By Tyson Thorne

August 27, 2014

IdolWorship large

It is appropriate after a discussion of the office of elder to turn to the first false teaching that threatened the early believers. In Acts 15 we see not only the false teaching, but how the church handled it. There is much for us to learn from this remarkable event, which begins with some Pharisees -- who believe Jesus is the Messiah -- coming to Antioch and adding to the gospel of grace.

It may at first read appear ludicrous that the Messianic Pharisees would suggest that circumcision is required for salvation, yet from a Jewish perspective it made perfect sense. For thousands of years when a male converted to Judaism he was required to be circumcised (a tradition that extends to this day). The reason being that God commanded it of all Jewish men, with a few rare exceptions (usually concerning the life of the child). Jewish law (from the Mishna, Midrash and Talmud) states that without circumcision one cannot enter “the world to come” (i.e. the Messianic kingdom). Their concern for keeping this ritual was sincere and not born out of legalism as some might at first assume.

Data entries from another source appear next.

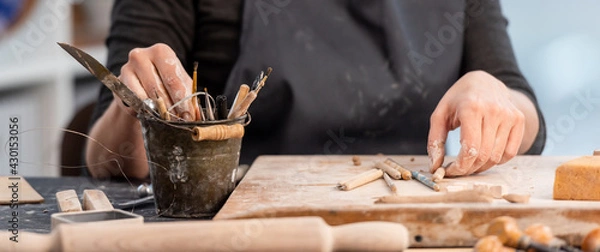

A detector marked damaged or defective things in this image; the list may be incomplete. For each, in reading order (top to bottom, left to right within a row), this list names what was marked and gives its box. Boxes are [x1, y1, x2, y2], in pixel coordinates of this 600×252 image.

rusty metal container [139, 114, 245, 219]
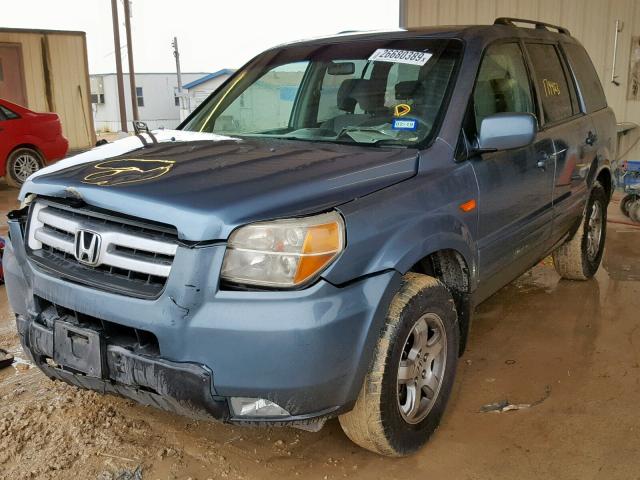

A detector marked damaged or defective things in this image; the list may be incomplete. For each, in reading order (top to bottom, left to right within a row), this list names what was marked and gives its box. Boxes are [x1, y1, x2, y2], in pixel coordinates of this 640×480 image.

damaged front bumper [2, 216, 400, 426]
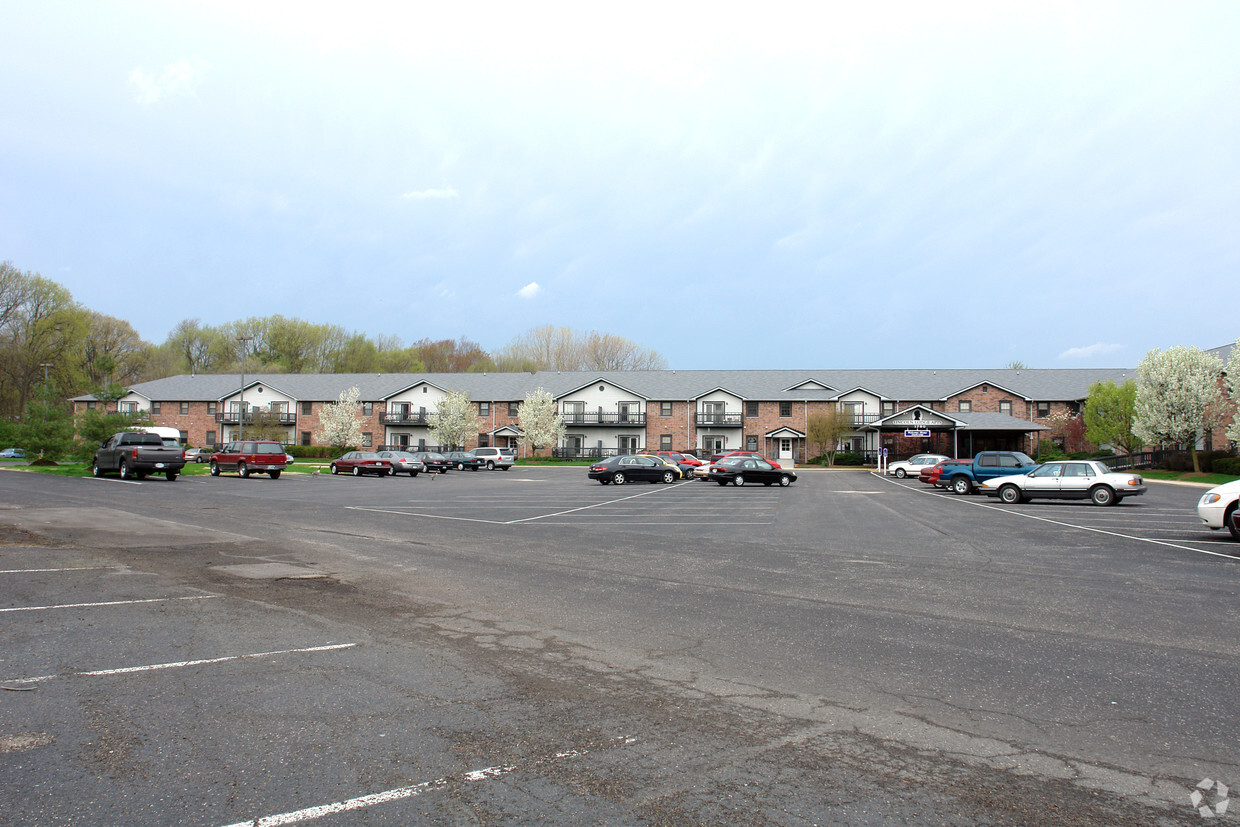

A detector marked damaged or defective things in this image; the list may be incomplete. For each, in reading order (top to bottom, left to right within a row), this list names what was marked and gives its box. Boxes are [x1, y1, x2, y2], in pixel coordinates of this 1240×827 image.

cracked asphalt [0, 466, 1235, 823]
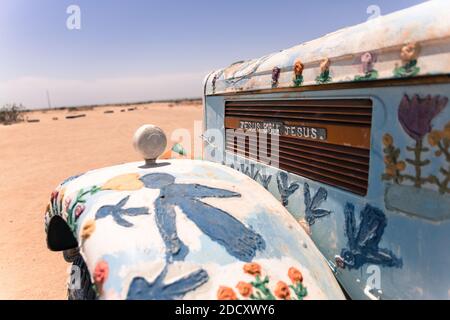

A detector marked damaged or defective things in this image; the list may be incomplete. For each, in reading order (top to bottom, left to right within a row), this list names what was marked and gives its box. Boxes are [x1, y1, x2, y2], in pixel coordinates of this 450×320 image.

rusty grille [225, 99, 372, 196]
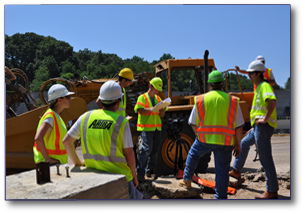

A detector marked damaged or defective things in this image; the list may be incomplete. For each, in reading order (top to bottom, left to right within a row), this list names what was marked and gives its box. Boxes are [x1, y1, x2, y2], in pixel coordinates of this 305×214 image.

broken concrete [5, 165, 128, 200]
broken concrete [150, 176, 202, 199]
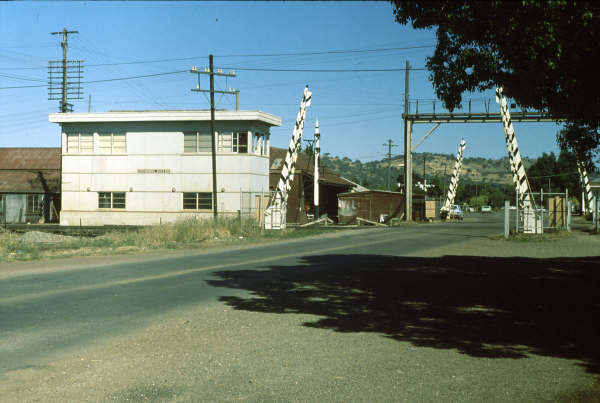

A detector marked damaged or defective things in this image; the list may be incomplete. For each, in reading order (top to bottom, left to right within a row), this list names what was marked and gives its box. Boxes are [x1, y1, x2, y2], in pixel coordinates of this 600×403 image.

rusty shed roof [0, 148, 61, 194]
rusty shed roof [270, 147, 354, 188]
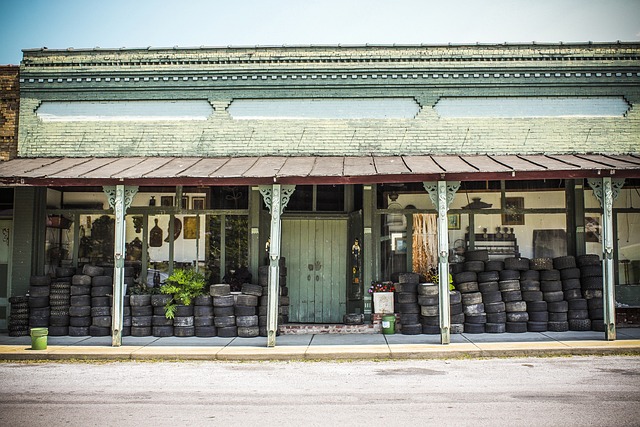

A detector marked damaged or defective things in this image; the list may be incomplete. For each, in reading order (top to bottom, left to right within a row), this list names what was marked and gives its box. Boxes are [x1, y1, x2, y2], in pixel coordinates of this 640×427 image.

rusty metal roof [0, 155, 636, 186]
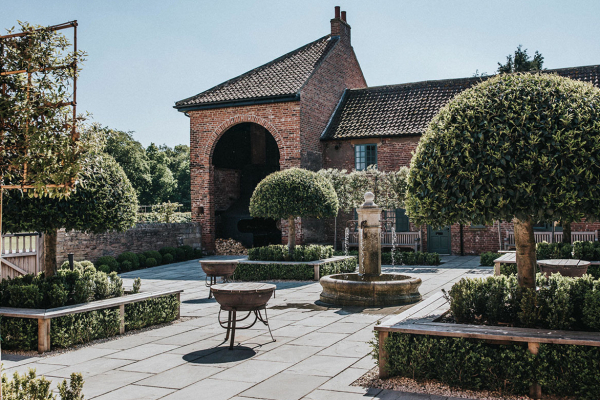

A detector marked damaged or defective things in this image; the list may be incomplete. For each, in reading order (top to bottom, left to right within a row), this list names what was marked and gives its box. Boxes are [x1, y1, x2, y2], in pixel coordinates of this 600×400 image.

rusty metal bowl [202, 260, 239, 276]
rusty metal bowl [211, 282, 276, 310]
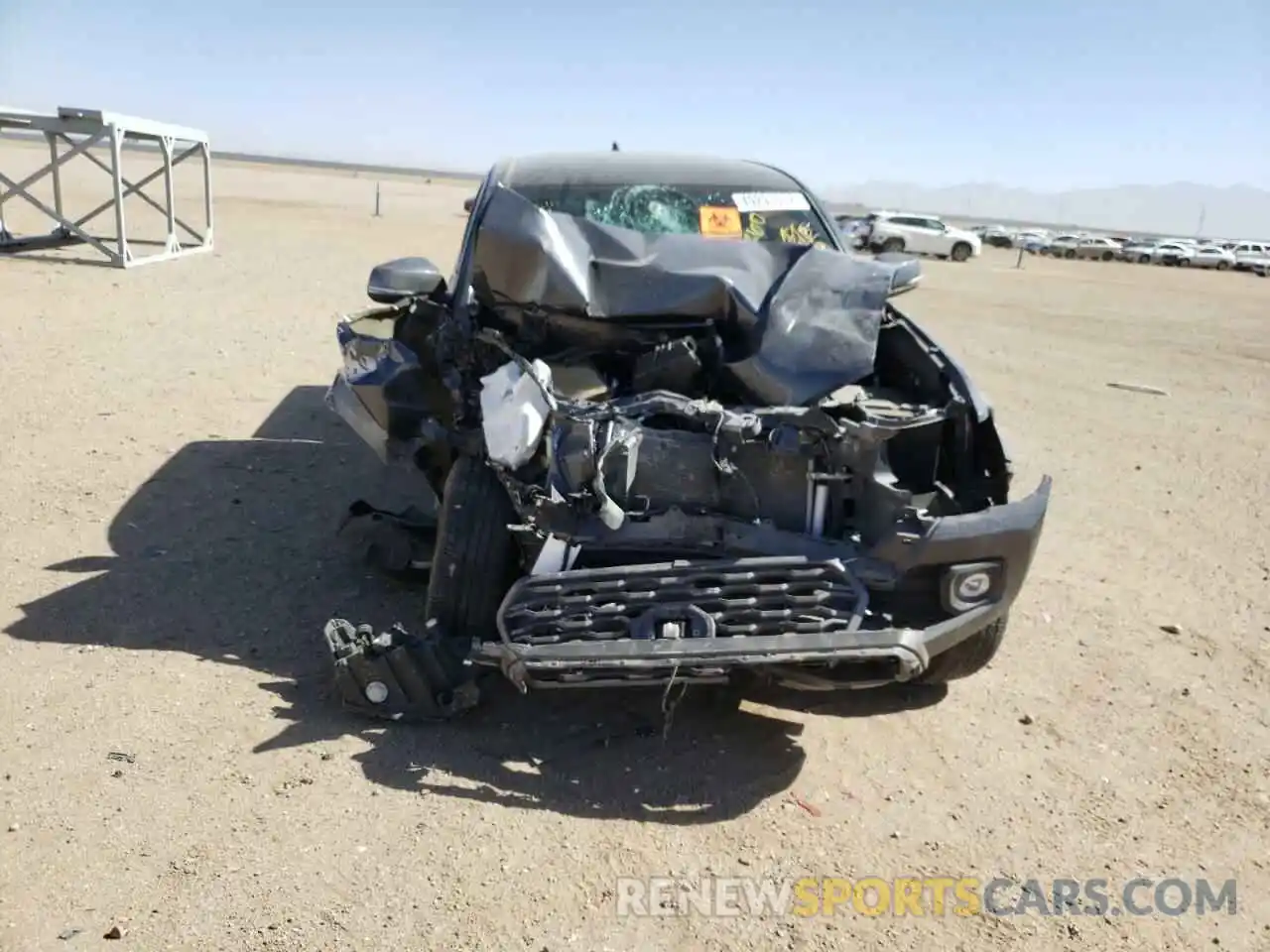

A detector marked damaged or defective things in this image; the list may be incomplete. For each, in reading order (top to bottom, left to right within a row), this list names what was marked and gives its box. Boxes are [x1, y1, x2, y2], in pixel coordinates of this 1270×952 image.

shattered windshield [510, 182, 837, 250]
torn sheet metal [472, 186, 899, 406]
crushed hood [469, 183, 904, 404]
wrecked gray pickup truck [319, 155, 1051, 721]
damaged front bumper [484, 477, 1051, 695]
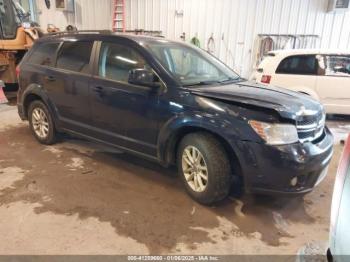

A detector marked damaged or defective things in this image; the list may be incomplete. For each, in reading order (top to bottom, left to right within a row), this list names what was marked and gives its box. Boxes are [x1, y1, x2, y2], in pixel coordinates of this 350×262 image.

damaged hood [189, 81, 322, 120]
cracked headlight [249, 120, 298, 145]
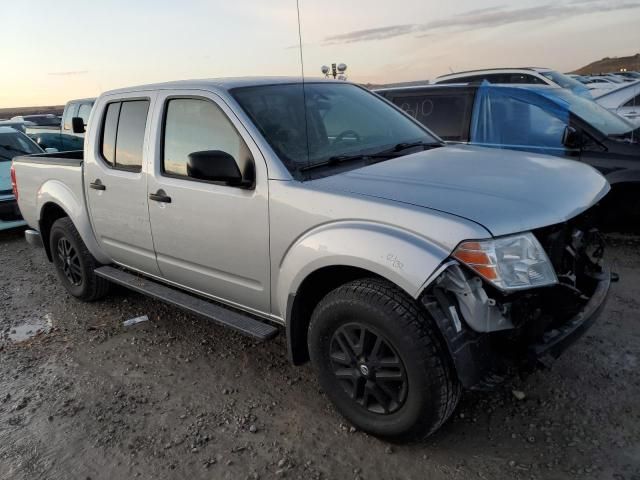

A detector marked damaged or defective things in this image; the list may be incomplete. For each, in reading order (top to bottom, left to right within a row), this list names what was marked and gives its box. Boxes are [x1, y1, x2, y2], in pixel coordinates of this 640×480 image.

wrecked car [11, 78, 608, 438]
crumpled hood [310, 145, 608, 237]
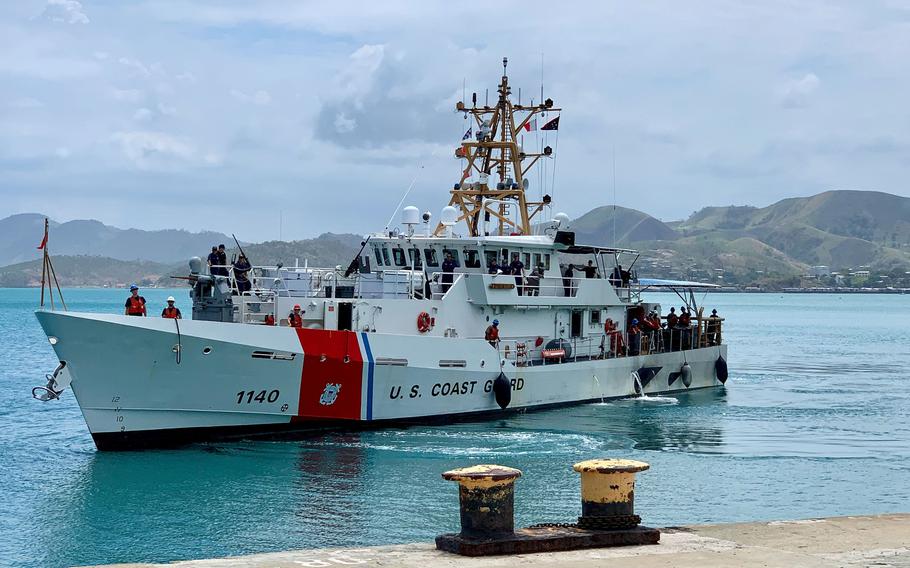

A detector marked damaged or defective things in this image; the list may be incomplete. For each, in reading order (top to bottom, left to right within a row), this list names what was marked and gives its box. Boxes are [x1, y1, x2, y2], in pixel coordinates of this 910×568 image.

rusty bollard [444, 464, 524, 540]
rusty bollard [572, 460, 652, 532]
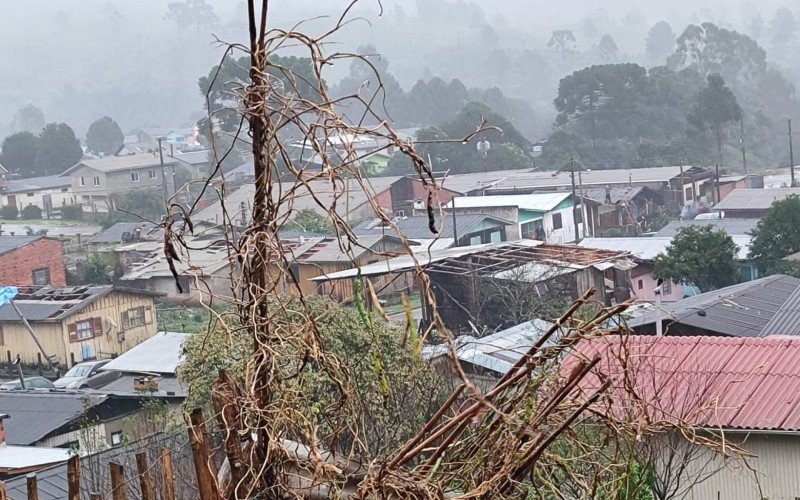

Paul and Barnabas took great umbrage with adding any act to the gospel, believing that it is by faith alone in Jesus alone that saves. Also, having seen uncircumcised Gentiles receive the Holy Spirit confirmed for them that this was no longer a necessary requirement for salvation. So the apostles and Pharisees and a few others from Antioch went to Jerusalem to meet with the other apostles and elders to determine the matter. In the end circumcision was deemed to be unnecessary.

What strikes most readers is what the Jerusalem council did require of the Gentiles. Remember, the council met to decide what was necessary for salvation, not for a religion. The council deemed that to be saved one must refrain from eating meat that had been strangled, sacrificed to an idol, drinking blood, and sexual immorality. Does this mean that one can lose their salvation if the participate in any of these activities?

The short answer is “no”, but a satisfactory answer requires some explanation. First, recall that these are requirements for Gentile believers. This observation helps point us to the reason these demands were made. What was different about the Gentiles from their Jewish brothers in Christ? The answer to that question is how they worshipped. In Gentile cultures it was common to worship many gods, everything from Caesar and other rulers to the Roman/Greek deities all the way down to household idols. Once we understood what this worship entailed, we can understand the prohibitions the Jerusalem council imposed.

Idol worship consisted of four practices: idol worship (giving praise to an inanimate representation of the god), sacrifice of an animal to the God (usually a cow but not always, hence the cow the priest of Zeus was going to sacrifice to Barnabas) by strangulation, drinking the animals’ blood, and having sex with the idols servants who were temple prostitutes. Notice how these practices align with the list of prohibited actions.

The mandate, then, was to cease participation in the worship of idols which was a common activity and which could affect the salvation of the individual. One cannot worship both the one true God and false gods and expect to be saved. For worshipping other gods reveals the truth behind your faith, namely that you are not trusting in Jesus alone for both this life and the next (which is the salvation message).

Today one would be hard pressed to find a group that strangles cattle, eats their meat and drinks their blood, but there are other ways people show they do not trust in God alone. What activities might you engage in that show your allegiance is divided?